Amor em tempo de guerra

Iryna e Mariia chegaram a Lisboa em 2019, quiseram sair de uma Crimeia anexada pela Rússia para fugir à dureza do preconceito. Yaroslav e Rita trocaram cartas de amor à distância até juntarem os trapinhos em Albufeira. No amor que se desenha entre ucranianos e russos imigrantes no nosso país, a guerra não entra. E a paixão por Portugal é gigante.

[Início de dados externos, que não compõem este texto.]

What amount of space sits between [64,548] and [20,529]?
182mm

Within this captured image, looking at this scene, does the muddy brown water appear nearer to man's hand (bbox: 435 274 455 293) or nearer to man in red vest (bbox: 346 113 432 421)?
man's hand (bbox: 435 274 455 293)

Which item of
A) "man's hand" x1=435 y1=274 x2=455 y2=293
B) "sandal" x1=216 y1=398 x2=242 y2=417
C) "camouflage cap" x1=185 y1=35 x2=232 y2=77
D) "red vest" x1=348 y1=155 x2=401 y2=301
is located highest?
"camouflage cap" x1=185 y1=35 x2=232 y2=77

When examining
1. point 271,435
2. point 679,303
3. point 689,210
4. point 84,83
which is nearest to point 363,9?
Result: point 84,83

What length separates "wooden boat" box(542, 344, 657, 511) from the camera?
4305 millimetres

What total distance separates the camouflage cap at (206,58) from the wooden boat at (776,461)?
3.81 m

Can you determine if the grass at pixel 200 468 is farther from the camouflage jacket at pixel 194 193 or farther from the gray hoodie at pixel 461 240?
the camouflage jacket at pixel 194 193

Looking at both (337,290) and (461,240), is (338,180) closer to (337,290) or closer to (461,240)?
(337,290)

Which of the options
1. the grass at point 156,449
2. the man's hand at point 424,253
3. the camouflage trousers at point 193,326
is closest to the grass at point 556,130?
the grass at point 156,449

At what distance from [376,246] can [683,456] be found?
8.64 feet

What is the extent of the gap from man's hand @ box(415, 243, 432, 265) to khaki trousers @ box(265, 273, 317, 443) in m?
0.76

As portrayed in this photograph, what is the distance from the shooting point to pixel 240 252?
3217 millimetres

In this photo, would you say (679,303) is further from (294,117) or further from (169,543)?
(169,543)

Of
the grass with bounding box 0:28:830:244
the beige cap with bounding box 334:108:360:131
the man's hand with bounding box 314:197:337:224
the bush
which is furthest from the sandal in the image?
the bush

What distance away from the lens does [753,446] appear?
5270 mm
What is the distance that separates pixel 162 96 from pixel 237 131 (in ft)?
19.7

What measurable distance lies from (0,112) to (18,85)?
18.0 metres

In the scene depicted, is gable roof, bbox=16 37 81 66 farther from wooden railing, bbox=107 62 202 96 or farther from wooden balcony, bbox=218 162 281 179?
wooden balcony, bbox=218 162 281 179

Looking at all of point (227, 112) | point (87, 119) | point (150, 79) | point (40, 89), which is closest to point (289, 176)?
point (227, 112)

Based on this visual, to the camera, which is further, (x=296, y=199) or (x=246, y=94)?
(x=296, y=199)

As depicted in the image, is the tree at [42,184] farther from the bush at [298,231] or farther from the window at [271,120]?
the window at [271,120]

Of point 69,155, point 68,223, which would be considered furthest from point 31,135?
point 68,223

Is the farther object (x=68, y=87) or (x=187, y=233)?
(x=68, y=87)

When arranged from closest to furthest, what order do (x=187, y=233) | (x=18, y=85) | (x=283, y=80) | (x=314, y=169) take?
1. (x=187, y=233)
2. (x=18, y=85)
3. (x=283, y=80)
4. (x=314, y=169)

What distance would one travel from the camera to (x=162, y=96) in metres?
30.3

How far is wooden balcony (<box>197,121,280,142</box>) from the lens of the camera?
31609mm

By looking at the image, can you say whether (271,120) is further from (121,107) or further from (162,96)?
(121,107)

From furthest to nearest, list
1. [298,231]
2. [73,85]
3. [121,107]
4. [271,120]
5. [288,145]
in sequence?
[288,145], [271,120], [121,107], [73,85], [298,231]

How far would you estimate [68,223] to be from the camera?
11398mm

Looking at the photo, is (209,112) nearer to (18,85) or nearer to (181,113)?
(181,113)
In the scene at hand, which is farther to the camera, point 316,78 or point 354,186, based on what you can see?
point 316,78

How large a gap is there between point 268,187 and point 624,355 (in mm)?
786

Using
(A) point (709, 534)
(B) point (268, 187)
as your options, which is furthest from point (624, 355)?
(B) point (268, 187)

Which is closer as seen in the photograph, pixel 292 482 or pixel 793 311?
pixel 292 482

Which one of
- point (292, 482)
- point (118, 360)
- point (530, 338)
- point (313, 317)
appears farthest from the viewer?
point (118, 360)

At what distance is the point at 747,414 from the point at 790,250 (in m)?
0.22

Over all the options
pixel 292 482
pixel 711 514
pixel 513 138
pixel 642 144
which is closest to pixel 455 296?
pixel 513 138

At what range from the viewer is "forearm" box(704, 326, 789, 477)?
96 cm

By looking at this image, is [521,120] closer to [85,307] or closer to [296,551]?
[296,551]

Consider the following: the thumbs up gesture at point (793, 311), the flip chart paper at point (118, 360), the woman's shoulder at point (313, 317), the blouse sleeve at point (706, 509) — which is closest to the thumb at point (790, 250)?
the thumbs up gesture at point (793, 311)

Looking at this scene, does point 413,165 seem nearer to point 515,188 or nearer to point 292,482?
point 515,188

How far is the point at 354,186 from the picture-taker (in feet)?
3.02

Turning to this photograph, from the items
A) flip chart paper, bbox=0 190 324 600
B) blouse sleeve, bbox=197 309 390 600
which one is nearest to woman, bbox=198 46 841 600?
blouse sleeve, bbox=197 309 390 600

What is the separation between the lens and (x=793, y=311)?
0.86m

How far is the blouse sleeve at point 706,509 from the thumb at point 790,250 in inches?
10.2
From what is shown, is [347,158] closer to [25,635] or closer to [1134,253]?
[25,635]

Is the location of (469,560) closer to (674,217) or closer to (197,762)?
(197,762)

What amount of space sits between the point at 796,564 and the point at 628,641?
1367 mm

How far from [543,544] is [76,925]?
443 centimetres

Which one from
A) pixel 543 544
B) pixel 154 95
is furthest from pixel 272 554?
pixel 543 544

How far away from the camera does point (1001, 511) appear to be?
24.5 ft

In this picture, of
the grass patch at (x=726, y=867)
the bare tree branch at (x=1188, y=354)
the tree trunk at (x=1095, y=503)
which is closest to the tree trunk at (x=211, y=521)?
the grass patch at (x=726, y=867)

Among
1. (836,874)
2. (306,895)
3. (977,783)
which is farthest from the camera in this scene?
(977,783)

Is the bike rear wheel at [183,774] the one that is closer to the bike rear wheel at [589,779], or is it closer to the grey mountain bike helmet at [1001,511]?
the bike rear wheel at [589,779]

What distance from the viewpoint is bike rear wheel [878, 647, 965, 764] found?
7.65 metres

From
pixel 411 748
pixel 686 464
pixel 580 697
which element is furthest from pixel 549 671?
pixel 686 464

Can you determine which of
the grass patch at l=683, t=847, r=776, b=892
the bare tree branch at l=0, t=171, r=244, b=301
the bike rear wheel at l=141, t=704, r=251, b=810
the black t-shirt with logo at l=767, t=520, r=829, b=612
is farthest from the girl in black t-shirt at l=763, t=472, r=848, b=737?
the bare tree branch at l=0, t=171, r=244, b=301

As malas arrumadas, 2019, um destino: Lisboa. Iryna Hubanova e Mariia Iakubovich aterravam na capital portuguesa à procura de muito mais do que melhores condições de vida. “Estávamos à procura de um país com mente aberta. E aqui há bom tempo, mar”, conta Iryna, que já se desenrasca num português mergulhado em pronúncia de leste. É ucraniana, 37 anos, nascida e criada em Sevastopol, na Crimeia, ainda a União Soviética existia. Foi o amor por Mariia, jovem russa de 29 anos, que empurrou o casal para Portugal. Para o entender, temos de rebobinar a cassete até 2010, quando Mariia largou o norte da Rússia, ali paredes-meias com a Finlândia, para estudar Geografia em Sevastopol.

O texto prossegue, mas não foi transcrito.